CROSSING THE EVERGLADES BY AEROPLANE

CROSSING THE EVERGLADES BY AEROPLANE

A recent experience told by an aviator belonging to one of Uncle Sam’s flying squadrons and authorized by the War Department at Washington, graphically pictures a modern view of the Everglades, and illustrates, too, that the same hospitality extended by the Red Man to the bewildered Spaniards, as they landed on these wild and unexplored shores four centuries ago, may be found in the heart of the jungle and marsh wilderness of the Seminole camps today.

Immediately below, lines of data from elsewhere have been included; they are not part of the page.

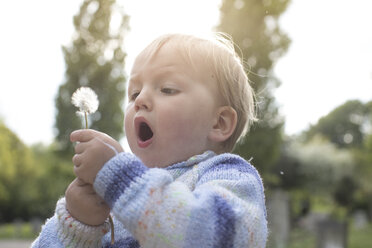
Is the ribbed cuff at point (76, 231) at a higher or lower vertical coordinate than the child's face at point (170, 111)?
lower

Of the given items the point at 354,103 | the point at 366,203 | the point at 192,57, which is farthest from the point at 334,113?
the point at 192,57

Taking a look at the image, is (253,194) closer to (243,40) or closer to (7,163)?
(243,40)

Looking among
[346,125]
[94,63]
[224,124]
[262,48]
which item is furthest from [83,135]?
[346,125]

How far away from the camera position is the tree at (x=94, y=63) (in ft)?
54.4

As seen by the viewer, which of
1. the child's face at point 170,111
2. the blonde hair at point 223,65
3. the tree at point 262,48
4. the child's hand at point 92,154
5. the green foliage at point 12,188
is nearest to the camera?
the child's hand at point 92,154

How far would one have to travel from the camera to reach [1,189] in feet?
80.1

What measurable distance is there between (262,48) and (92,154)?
10417mm

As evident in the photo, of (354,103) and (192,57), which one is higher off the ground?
(192,57)

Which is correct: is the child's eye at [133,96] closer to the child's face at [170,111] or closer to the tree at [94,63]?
the child's face at [170,111]


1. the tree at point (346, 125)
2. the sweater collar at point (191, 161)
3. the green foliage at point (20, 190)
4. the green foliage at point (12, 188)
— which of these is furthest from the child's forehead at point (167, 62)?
the tree at point (346, 125)

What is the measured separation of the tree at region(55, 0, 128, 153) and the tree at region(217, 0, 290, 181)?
20.0 feet

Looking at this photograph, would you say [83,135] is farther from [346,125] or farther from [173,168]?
[346,125]

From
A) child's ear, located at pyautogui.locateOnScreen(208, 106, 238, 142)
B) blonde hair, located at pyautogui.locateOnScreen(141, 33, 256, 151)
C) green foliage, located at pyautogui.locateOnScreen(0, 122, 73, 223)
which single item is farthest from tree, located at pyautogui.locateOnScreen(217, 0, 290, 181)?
green foliage, located at pyautogui.locateOnScreen(0, 122, 73, 223)

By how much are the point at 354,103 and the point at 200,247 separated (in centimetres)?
3069
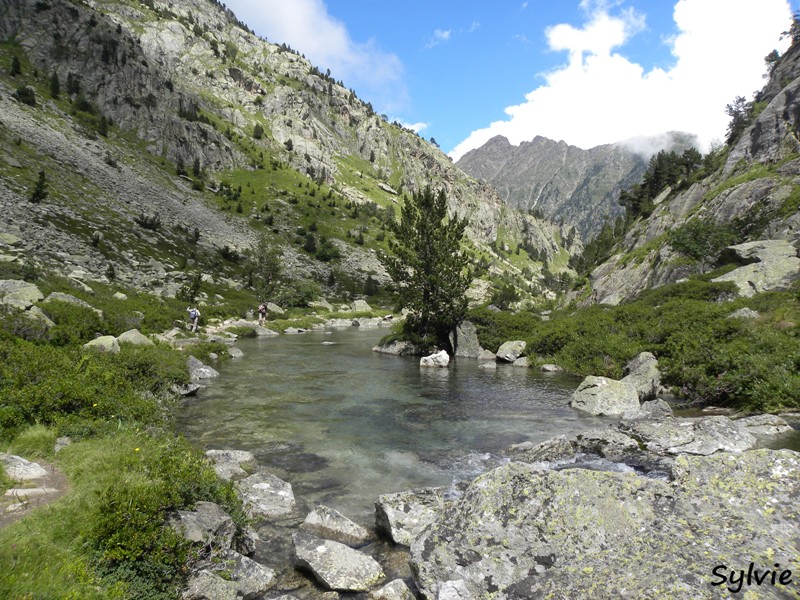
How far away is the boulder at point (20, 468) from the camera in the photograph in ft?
23.0

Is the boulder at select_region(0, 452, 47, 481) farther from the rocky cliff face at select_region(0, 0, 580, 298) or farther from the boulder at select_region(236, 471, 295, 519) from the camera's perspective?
the rocky cliff face at select_region(0, 0, 580, 298)

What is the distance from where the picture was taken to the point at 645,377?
65.2 ft

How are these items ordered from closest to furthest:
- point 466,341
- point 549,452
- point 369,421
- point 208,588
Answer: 1. point 208,588
2. point 549,452
3. point 369,421
4. point 466,341

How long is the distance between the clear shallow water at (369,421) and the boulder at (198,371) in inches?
22.3

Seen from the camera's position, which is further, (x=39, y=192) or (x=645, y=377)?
(x=39, y=192)

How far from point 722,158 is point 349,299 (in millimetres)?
69082

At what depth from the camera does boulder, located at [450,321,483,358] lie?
34.6 m

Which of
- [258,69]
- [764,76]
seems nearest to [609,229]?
[764,76]

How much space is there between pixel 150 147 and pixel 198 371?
351 ft

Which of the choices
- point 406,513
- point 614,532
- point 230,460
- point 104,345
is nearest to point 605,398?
point 406,513

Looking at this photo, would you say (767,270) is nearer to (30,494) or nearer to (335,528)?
(335,528)

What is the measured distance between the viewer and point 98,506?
5977 millimetres

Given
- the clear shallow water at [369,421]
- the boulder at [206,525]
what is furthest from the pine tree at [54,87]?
the boulder at [206,525]

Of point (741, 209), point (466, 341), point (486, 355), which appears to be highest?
point (741, 209)
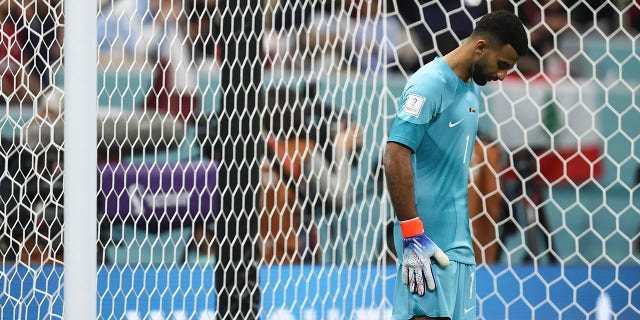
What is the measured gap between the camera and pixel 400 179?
7.24 ft

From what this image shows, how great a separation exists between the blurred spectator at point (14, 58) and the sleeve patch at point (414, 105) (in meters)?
2.38

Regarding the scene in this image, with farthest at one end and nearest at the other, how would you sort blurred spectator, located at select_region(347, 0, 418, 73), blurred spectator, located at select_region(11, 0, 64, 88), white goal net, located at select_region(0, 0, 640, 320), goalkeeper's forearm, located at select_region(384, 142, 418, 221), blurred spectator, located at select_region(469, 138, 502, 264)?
blurred spectator, located at select_region(11, 0, 64, 88), blurred spectator, located at select_region(469, 138, 502, 264), blurred spectator, located at select_region(347, 0, 418, 73), white goal net, located at select_region(0, 0, 640, 320), goalkeeper's forearm, located at select_region(384, 142, 418, 221)

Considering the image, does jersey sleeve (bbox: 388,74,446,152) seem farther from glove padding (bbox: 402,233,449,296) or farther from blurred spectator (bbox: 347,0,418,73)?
blurred spectator (bbox: 347,0,418,73)

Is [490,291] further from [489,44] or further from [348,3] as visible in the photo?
[489,44]

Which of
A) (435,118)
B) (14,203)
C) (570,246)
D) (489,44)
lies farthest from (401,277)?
(14,203)

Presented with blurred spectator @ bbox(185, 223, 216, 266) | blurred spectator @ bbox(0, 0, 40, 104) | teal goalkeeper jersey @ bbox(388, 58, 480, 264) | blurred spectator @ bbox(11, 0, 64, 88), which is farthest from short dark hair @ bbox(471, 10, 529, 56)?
blurred spectator @ bbox(0, 0, 40, 104)

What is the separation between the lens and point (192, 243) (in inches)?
156

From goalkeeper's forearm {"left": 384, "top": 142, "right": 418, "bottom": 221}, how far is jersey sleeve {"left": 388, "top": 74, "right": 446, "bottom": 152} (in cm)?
2

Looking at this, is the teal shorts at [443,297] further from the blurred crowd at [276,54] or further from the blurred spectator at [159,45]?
the blurred spectator at [159,45]

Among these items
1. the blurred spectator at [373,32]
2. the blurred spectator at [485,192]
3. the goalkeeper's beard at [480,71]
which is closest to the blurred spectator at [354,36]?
the blurred spectator at [373,32]

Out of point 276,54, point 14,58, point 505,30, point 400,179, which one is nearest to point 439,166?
point 400,179

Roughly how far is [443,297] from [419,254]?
0.39 ft

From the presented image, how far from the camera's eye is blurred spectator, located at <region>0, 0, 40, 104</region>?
13.9 feet

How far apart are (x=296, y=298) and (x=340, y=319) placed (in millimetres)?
180
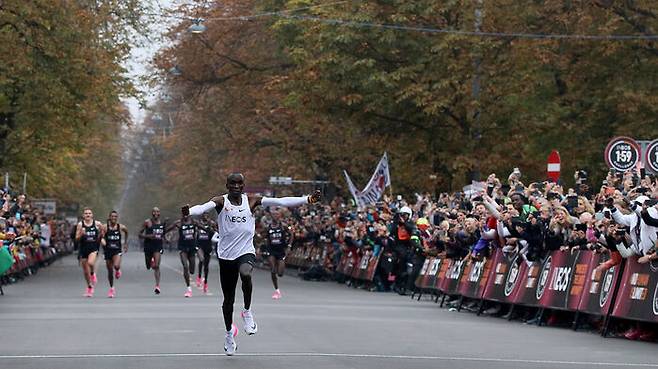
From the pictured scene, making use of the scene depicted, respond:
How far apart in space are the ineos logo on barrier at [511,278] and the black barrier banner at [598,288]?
2.96m

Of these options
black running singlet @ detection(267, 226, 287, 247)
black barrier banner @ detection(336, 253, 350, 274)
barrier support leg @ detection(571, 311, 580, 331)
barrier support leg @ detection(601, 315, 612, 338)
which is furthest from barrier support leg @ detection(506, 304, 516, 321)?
black barrier banner @ detection(336, 253, 350, 274)

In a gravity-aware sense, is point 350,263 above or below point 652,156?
below

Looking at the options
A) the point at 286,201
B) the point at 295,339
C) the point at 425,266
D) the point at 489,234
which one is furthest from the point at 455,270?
the point at 286,201

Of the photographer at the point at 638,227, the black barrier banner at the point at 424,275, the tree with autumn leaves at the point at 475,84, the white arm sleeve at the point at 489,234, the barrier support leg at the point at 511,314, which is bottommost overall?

The airmen were attempting to “cross the Everglades” in order to make a shorter flightbetween the aviation fields of Florida. Encountering a storm, they were compelled to make a “forced landing” and headed for the nearest open space in the Big Cypress country, which proved to be soft muck, where the ship turned over on its back, wrecked and submerged in the black water.

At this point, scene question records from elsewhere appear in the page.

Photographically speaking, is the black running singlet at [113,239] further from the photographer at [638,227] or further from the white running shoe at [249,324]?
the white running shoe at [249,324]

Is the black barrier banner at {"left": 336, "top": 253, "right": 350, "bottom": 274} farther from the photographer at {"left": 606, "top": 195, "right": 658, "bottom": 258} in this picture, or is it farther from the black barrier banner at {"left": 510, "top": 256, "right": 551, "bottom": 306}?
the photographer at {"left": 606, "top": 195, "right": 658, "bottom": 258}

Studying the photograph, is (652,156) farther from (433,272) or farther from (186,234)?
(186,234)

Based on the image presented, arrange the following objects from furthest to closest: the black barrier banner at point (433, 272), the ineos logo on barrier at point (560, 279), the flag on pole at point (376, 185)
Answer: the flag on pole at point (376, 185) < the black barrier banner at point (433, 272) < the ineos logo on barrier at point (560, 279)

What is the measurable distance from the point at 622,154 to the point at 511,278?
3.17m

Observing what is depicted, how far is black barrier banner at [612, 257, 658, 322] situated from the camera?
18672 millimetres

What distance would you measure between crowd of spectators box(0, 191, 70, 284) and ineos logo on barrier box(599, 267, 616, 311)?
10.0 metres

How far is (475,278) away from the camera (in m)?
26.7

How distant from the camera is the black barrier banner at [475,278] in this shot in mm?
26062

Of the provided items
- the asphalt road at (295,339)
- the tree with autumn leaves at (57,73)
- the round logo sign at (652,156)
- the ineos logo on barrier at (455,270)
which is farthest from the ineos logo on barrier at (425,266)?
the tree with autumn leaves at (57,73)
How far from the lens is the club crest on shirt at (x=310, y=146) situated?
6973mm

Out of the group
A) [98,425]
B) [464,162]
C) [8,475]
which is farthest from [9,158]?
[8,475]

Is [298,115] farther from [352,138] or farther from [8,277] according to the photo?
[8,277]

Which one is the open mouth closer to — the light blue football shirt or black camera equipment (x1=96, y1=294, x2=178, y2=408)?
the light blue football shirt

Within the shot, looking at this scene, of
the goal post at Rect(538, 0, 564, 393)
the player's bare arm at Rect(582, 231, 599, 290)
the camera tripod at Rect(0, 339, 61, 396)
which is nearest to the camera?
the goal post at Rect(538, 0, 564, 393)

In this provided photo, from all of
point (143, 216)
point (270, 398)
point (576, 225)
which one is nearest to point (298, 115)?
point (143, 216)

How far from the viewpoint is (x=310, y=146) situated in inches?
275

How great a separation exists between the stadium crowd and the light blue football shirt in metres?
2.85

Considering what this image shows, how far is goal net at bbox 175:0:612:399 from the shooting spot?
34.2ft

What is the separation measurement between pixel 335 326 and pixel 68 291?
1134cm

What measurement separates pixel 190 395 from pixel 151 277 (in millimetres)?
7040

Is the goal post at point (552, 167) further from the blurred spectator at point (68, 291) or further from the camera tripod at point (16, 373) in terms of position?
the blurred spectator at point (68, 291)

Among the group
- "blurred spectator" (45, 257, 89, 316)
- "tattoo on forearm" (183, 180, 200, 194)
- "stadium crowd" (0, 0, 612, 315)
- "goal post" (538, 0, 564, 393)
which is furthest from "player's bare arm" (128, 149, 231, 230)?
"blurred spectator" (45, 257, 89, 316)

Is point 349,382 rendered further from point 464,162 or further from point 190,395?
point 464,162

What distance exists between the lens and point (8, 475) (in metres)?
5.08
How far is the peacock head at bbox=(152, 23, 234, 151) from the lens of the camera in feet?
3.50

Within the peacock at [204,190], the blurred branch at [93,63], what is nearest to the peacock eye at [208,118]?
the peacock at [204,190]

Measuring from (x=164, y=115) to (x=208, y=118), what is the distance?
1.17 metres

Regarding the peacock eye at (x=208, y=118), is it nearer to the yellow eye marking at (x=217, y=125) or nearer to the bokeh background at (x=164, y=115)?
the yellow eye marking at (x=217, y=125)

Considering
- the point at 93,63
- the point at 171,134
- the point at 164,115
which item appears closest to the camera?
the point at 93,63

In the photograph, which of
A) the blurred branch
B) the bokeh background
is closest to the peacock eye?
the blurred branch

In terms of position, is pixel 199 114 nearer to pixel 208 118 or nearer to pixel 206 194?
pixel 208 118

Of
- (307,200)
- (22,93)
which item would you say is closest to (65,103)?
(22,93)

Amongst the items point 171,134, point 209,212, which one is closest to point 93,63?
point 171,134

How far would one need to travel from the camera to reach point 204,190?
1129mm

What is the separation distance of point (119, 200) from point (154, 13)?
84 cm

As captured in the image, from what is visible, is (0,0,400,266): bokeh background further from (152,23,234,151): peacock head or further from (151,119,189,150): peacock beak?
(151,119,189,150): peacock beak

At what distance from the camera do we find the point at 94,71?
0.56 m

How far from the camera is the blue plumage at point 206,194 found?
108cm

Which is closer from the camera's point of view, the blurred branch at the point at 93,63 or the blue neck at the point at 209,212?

The aviators wandered, hungry and exhausted, for two days, finally finding a camp inhabited by Seminole Indians. There they received a welcome, and food and shelter were given.

The Seminoles, lurking in their swamp-hedged wigwams, fear the intrusion of the white man, but like their ancient forbears they stand ever ready, with Samaritan-like kindness, to help the white brother in an hour of necessity. The airmen were later piloted by the red men through their hidden channels to a dredge-boat where aid was secured and they soon reached the Marine fields at Miami. With the help of the Indians, who made frequent trips to the base camps for equipments, the “fire ship of the clouds” was “launched”; the propeller took the air, droning a new tune to the silent Seminoles, who say “fire ships littly too much, to cross the West Wind of the Great Spirit.”

This aquatic jungle, whose secrets are known only to the Indian, has not changed since the day Columbus found a new world for Castile and Leon, as a brief extract from the airmen’s report verifies:

“The territory in which we made our landing is known as the Everglades (Big Cypress). Its sameness is appalling; just one small cypress hammockafter another; water and mud everywhere; innumerable mosquitoes, alligators, water moccasins and black snakes. Here and there a hammock would be found with a rock base and on some of these bases Seminole Indians eke out an existence. The mosquitoes attacked us in hordes. We drank no water, for fear it might be infected with malaria germs or some other swamp fever, nor had any food been found.... We were compelled to spend the night again in the swamp, this time on ground covered with an inch or more of water, a maze of water and prairie ways, with treacherous under-currents and impregnable barriers.”

The solemn silence of this mysterious swamp is only broken by the splash of the Indian canoe, but here the Seminole lingers, giving a background of tragedy and romance to aboriginal America.